Cardiovascular Research ◽

10.1093/cvr/cvaa037 ◽

2020 ◽

Cited By ~ 4

Author(s):

Nicholas E Buglak ◽

Jennifer Lucitti ◽

Pablo Ariel ◽

Sophie Maiocchi ◽

Francis J Miller ◽

...

Keyword(s):

Carotid Artery ◽

Fluorescence Microscopy ◽

Vascular Injury ◽

Histological Analysis ◽

3D Visualization ◽

Three Dimensional ◽

Light Sheet ◽

3D Analysis ◽

Preclinical Models ◽

Light Sheet Fluorescence Microscopy

Abstract Aims Assessment of preclinical models of vascular disease is paramount in the successful translation of novel treatments. The results of these models have traditionally relied on two-dimensional (2D) histological methodologies. Light sheet fluorescence microscopy (LSFM) is an imaging platform that allows for three-dimensional (3D) visualization of whole organs and tissues. In this study, we describe an improved methodological approach utilizing LSFM for imaging of preclinical vascular injury models while minimizing analysis bias. Methods and results The rat carotid artery segmental pressure-controlled balloon injury and mouse carotid artery ligation injury were performed. Arteries were harvested and processed for LSFM imaging and 3D analysis, as well as for 2D area histological analysis. Artery processing for LSFM imaging did not induce vessel shrinkage or expansion and was reversible by rehydrating the artery, allowing for subsequent sectioning and histological staining a posteriori. By generating a volumetric visualization along the length of the arteries, LSFM imaging provided different analysis modalities including volumetric, area, and radial parameters. Thus, LSFM-imaged arteries provided more precise measurements compared to classic histological analysis. Furthermore, LSFM provided additional information as compared to 2D analysis in demonstrating remodelling of the arterial media in regions of hyperplasia and periadventitial neovascularization around the ligated mouse artery.

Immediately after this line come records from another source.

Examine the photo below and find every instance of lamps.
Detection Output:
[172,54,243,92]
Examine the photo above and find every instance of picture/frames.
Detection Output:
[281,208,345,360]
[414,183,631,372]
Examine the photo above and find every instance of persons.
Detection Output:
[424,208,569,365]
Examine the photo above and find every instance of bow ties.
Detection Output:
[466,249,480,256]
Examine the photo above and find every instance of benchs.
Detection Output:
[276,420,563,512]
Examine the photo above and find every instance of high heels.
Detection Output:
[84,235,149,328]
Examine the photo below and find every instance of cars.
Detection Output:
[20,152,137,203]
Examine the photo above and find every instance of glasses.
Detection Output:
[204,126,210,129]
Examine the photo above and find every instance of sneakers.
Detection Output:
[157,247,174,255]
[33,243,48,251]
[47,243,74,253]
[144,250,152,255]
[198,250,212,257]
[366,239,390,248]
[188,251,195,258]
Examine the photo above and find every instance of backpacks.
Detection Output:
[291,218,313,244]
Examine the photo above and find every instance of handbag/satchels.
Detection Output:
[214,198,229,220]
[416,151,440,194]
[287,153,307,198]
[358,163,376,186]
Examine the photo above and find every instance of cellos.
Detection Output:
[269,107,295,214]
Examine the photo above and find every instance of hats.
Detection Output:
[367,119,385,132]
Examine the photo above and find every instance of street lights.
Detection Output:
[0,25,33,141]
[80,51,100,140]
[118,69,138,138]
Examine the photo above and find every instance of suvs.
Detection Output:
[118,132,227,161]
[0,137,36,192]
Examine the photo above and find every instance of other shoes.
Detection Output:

Conclusion LSFM provides a novel and robust 3D imaging platform for visualizing and quantifying arterial injury in preclinical models. When compared with classic histology, LSFM outperformed traditional methods in precision and quantitative capabilities. LSFM allows for more comprehensive quantitation as compared to traditional histological methodologies, while minimizing user bias associated with area analysis of alternating, 2D histological artery cross-sections.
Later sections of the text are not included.